Oh it is!!!! It really is, katenepveu.

Ian
Ian
7 years ago

@39, @40: For a long time I felt the same way about Bombadil and would usually skip ahead to Bree. But over my last couple of re-reads I’ve come to appreciate the character and his role in the novel; I think the key is to recognize that while this interlude is mostly irrelevant to the main story—except for a bit of insight into the nature of the Ring’s power, and of course the acquisition of a special weapon that will later turn out to be rather important—Bombadil is an important element of the world building. His existence serves as a reminder that the War of the Ring is not the end-all and be-all of Arda, that despite the relentless focus of Wizards, Elves, and Men on fighting Sauron there are more things in Middle-earth than are dreamt of in their philosophies.

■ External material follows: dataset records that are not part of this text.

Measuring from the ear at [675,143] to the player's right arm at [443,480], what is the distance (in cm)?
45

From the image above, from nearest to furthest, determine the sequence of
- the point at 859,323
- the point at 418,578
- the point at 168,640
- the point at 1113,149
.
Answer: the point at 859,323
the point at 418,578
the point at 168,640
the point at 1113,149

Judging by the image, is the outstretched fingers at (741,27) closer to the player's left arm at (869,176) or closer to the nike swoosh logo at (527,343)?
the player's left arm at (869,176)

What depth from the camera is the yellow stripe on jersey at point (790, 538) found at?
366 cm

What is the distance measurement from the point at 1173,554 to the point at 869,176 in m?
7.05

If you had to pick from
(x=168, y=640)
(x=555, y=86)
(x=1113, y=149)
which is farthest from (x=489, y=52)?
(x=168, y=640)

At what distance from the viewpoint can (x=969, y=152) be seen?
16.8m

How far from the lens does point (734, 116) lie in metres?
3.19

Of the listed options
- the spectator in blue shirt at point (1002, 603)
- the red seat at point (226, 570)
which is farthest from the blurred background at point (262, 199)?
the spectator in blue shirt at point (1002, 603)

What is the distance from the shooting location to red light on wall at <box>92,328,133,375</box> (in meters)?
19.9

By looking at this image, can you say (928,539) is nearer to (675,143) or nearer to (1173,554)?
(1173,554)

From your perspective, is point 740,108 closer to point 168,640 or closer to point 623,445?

Now, arguably Treebeard serves a bit of that function, and does so in a way that is a bit more directly relevant to the main story (or at least a major subplot). But perhaps the more ‘pure’ otherness of Tom Bombadil was intended to add a bit of that epic/mythological element, hints of a broader world of which LotR is just one story.

wiredog
7 years ago

“Did Tolkien really have to describe the scenery in such detail? “

Oh, but the descriptions of the scenery throughout the books is one of the loveley parts of the worldbuilding.

These chapters are a very nice bridge between the Shire and the rest of the West.  A place to give the hobbits a chance to “level-up” as it were.  Bree does the same.